From the 86 pregnant women that initially participated in 1986 in a prospective longitudinal study, 52 of their offspring participated in our study at age 28 years. Inclusion criteria at the start of the study were Caucasian race, Dutch speaking, aged between 18 and 30 weeks pregnant, nulliparous and without obstetrical complications or medical risks, and not using drugs or medication with risks to the fetus (Van den Bergh, 1990; Van den Bergh & Marcoen, 2004). None of the mothers used SSRI or glucocorticoids and none used drugs other than alcohol, nicotine products and prescription drugs used for medical purposes. Maternal data assessment included the State Trait Anxiety Inventory which was used to screen for anxiety symptoms during weeks 12–22 and was also taken at, 23–31 and 32–40 weeks of pregnancy and at several waves postnatally.

The 28-year-old offspring participated in this study between July 2014 and September 2015 in a University Hospital. The rsFC analyses were performed on the available high-quality imaging data of 49 subjects (after exclusion of one case of whom the T1 image was not available and two cases with Root Mean Square (RMS) motion parameters > 1 mm in rs-fMRI images; N = 3). Demographic characteristics of the total group of mothers and offspring (N = 49, final sample) are presented in Table 1 and Supplemental demographics, Table S1. As recommended by Pulli et al. (2019), we reported on offspring age at MRI scan, gestational age at birth, offspring sex, birth weight, maternal age, maternal BMI, race/ethnicity, socioeconomic status, and drug, alcohol, and tobacco use during pregnancy.

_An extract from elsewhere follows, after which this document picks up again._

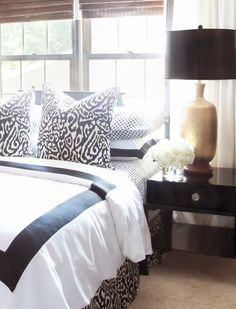the textiles << modern brown white gold bedroom ... I would use black, white, and silver, but I like the simplicity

Table 1 Demographics and descriptive statistics between Low-Medium Anxiety group and High Anxiety group

Materials

Maternal anxiety during pregnancy

To investigate the anxiety level of the mothers during pregnancy, the Dutch version of the State Trait Anxiety Inventory (STAI) (Van der Ploeg et al., 1980) was used. Two offspring anxiety subgroups were defined, “High anxiety” (HA; n = 13) group versus “low-to-medium anxiety” (LMA; n = 36) group, based on the mother’s STAI state anxiety subscale total score during week 12–22 week of pregnancy. The threshold of the dichotomous split between the group is 43 (i.e., percentile 75 in a reference population (Van der Ploeg et al., 1980), which has been used in different cohorts (Koelewijn et al., 2017; Mennes et al., 2006; van den Heuvel et al., 2018b). As expected, mean maternal anxiety was higher in HA group (MHA= 50.29, SD = 6.44) compared to LMA group (MLMA = 34.59, SD = 4.73; t = -9.24, p < .001) and are situated at respectively decile 9 versus decile 5 of a Dutch non-clinical community sample described in the STAI Manual (Van der Ploeg et al., 1980).

Covariates

Postnatally, mothers completed the STAI when the child was 1, 10, and 28 weeks old (postnatal part of first wave), at 8/9 years (second wave), at 14/15 years (third wave), at 17 years (fourth wave) and at 20 years (fifth wave). In a principal component analysis conducted on the postnatal trait anxiety measures obtained in wave one to four, the first component explained 66.2% of the variance. This standardized component score was created for each mother, and labeled “postnatal anxiety”. Given that postnatal experience and other potential confounds, i.e., alcohol and caffeine use, smoking, gestational age at birth and birth weight, could affect neurobehavioral outcomes of the child, all of these were recorded and examined. These demographics and potential confounds (alcohol and caffeine use, smoking, and offspring gestational age at birth and birth weight corrected for gestational age, maternal/paternal age, postnatal anxiety) were not significantly different between LMA and HA group after correction for multiple testing with Bonferoni correction (Table 1).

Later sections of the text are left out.